Task: From the text on the CIPD's Northern Ireland manifesto below, copy the passage that begins at the words "In Better Work" and stops after the words "recovery, are heard.".

Excerpt:
POLITICIANS must put job quality, skills and inclusion at the heart of plans for Northern Ireland’s post-Covid recovery.
That was the message from the Chartered Institute of Personnel & Development’s (CIPD) first Northern Ireland Manifesto which was informed by a programme of round table events with senior HR professionals from a range of sectors and industries, and surveys with stakeholders from the CIPD’s 4,000 members in Northern Ireland.
The pandemic has seen people professionals lead their organisations and employees through some very challenging times and the manifesto believes that the lessons from these experiences – both good and bad – should be used to help shape Northern Ireland’s recovery and to create better work and working lives for all.
In Better Work and Working Lives for Northern Ireland the CIPD, the professional body for HR and people development, sets out 22 public policy recommendations which it will discuss with politicians, policy advisers and a wide range of stakeholders in the run up to the Northern Ireland Assembly elections, to ensure that the concerns of people professionals, and their request to play a significant role in Northern Ireland’s post-Covid recovery, are heard.

Excerpted data:
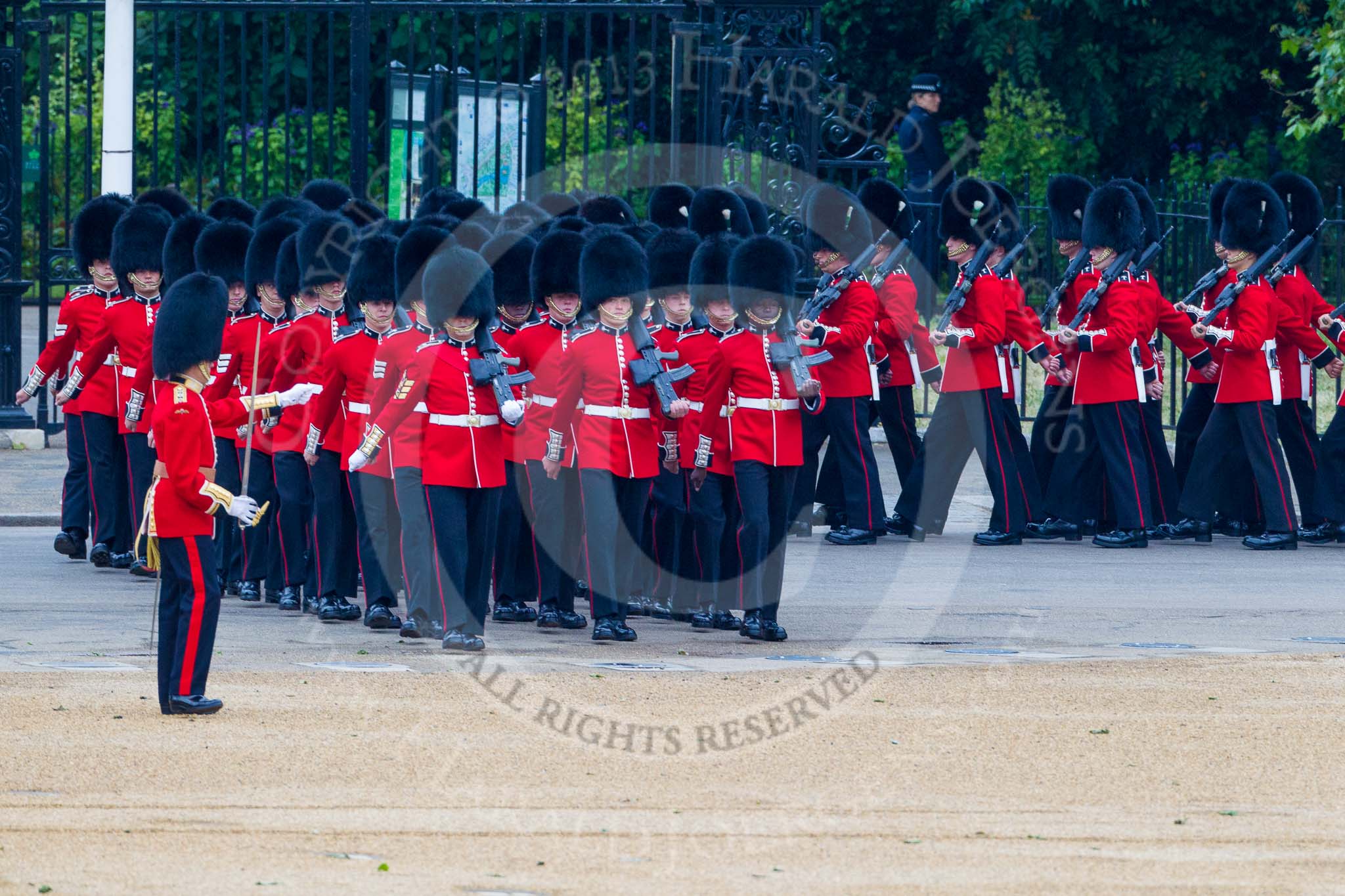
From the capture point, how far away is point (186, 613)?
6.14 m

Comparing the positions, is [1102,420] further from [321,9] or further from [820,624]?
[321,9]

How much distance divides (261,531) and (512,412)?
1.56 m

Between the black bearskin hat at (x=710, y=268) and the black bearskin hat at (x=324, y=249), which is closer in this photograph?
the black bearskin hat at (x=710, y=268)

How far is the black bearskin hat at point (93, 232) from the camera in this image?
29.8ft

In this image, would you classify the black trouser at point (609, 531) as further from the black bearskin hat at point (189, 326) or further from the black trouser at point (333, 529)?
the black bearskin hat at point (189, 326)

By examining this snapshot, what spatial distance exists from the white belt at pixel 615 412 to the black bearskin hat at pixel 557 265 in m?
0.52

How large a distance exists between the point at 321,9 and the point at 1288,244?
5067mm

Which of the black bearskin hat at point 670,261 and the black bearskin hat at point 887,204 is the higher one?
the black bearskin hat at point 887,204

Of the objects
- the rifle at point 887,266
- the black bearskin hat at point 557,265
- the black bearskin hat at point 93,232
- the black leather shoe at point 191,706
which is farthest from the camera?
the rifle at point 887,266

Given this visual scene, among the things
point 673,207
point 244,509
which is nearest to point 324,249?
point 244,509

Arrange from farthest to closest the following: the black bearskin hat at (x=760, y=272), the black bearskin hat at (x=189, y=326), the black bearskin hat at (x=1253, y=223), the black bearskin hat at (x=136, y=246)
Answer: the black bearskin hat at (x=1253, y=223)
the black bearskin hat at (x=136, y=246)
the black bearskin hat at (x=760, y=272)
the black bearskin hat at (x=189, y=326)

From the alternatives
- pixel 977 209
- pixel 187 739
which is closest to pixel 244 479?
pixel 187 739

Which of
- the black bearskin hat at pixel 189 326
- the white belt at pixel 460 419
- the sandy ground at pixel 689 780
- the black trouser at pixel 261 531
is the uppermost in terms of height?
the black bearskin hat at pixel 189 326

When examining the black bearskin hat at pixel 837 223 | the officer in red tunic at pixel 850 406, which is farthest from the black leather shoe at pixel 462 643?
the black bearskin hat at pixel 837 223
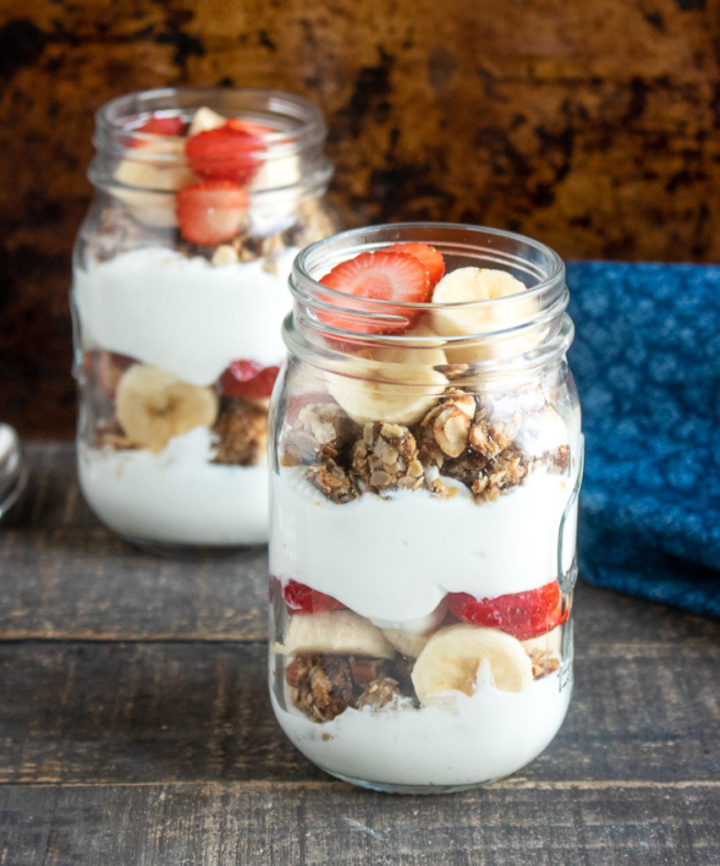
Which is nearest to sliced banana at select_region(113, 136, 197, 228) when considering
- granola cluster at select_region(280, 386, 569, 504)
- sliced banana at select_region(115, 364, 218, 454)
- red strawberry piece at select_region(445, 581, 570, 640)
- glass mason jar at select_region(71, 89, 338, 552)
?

Answer below:
In Better Work and Working Lives for Northern Ireland the CIPD, the professional body for HR and people development, sets out 22 public policy recommendations which it will discuss with politicians, policy advisers and a wide range of stakeholders in the run up to the Northern Ireland Assembly elections, to ensure that the concerns of people professionals, and their request to play a significant role in Northern Ireland’s post-Covid recovery, are heard.